§ EXTRAIT DE PAGE:

++++

En tous cas, à l'aube du 14 août 44, après avoir préalablement coupé les jarrets des chevaux pour éviter une fuite à cheval, 4 hommes armés frappèrent à la porte de l'habitation, et abattirent Yvan KALITVENTZEFF d'une rafale de mitraillette, devant son épouse et ses enfants!
Plus tard, des questions furent posées: était il bien sûr que "Kalit" ait donné des informations? Ou peut être avait il simplement refusé de ravitailler des maquisards? On sait qu'après le débarquement du 10 juin, certains "résistants" ne se gênèrent pas pour procéder à des règlements de compte où la guerre n'était qu'un vague alibi! (Préçisons que, depuis la Guerre, des informations crédibles ont enfin été apportées, par exemple par l'ancien commissaire d'arrondissement André Collard, révélant que Yvan avait envoyé proprement ballader ses compatriotes, sachant par qui ils étaient téléguidés!)

Vue actuelle de la "Ferme de Famenne" propriété du Dr Brouillard

Jannée

C'est au cours de ces opérations de nettoyage que le maquis de Jannée (140 résistants), cerné le 24 août 1944 par plus de 2000 SS et des volontaires Wallons, fut pratiquement anéanti sur le plan militaire et dispersé. Il y avait peu de victimes parmi les maquisards (10 tués ou disparus), mais les allemands payèrent cher leur victoire: leurs pertes s'élévèrent à 187 hommes, tués ou blessés... Ils se vengèrent en déportant près de 50 hommes de Pessoux, (dont revinrent seulement 7 survivants) et en incendiant l'hôtel de Ville.

++++

§ ENTRÉES DU CORPUS:

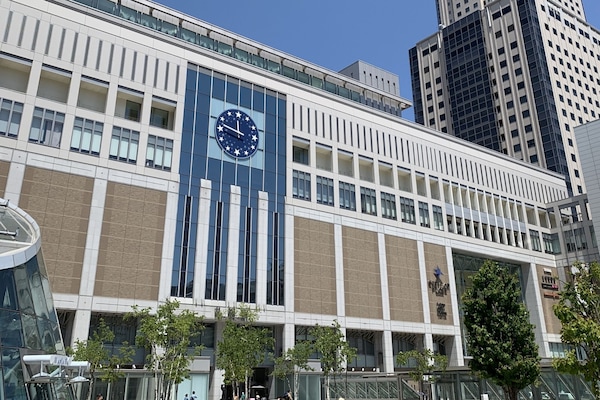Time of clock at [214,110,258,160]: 11:48
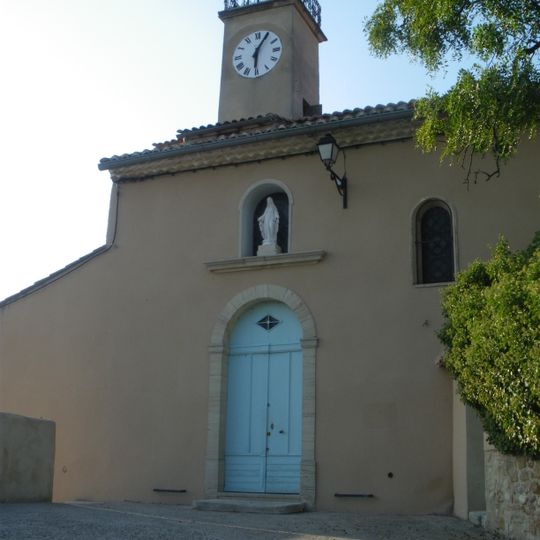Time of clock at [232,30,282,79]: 6:04
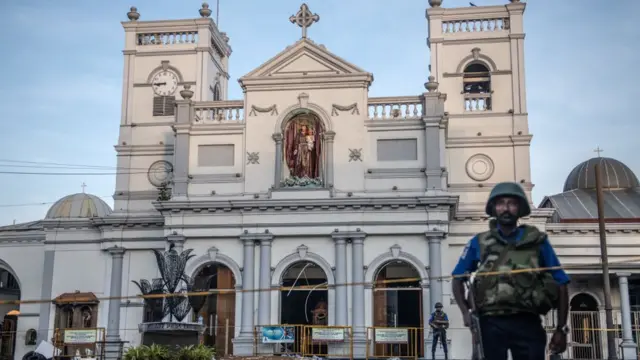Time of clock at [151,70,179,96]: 8:45
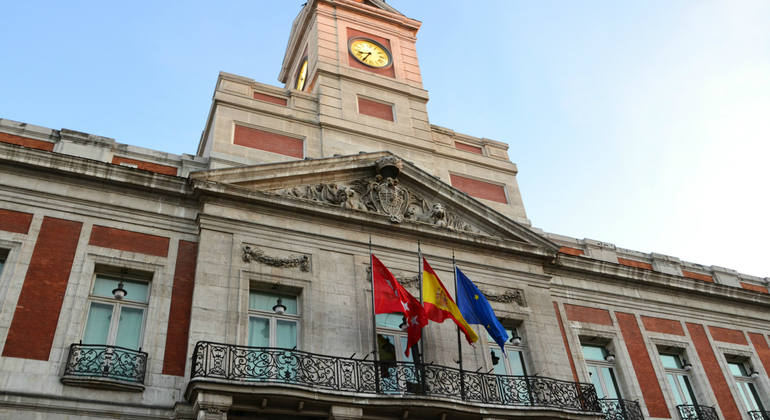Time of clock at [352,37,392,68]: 8:35
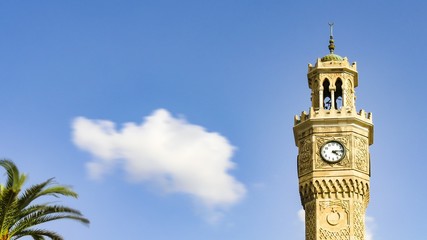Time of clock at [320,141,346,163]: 4:14
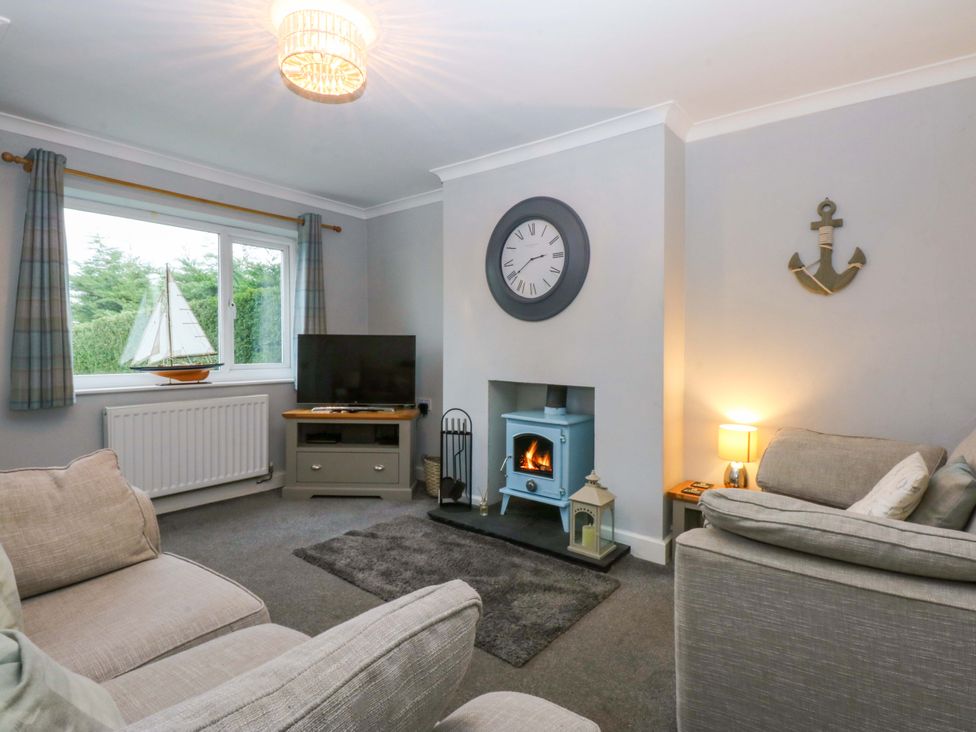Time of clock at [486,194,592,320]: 2:40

++++

§ TÂCHES À RÉALISER:
1. Selon l'extrait de page, combien de résistants composaient le maquis de Jannée ?
2. Dressez la liste de toutes les dates (jour et mois) citées dans l'extrait de page.

§ RÉSULTATS DE L'EXERCICE:
1. Le maquis de Jannée comptait 140 résistants.

2.
- 14 août 44
- 10 juin
- 24 août 1944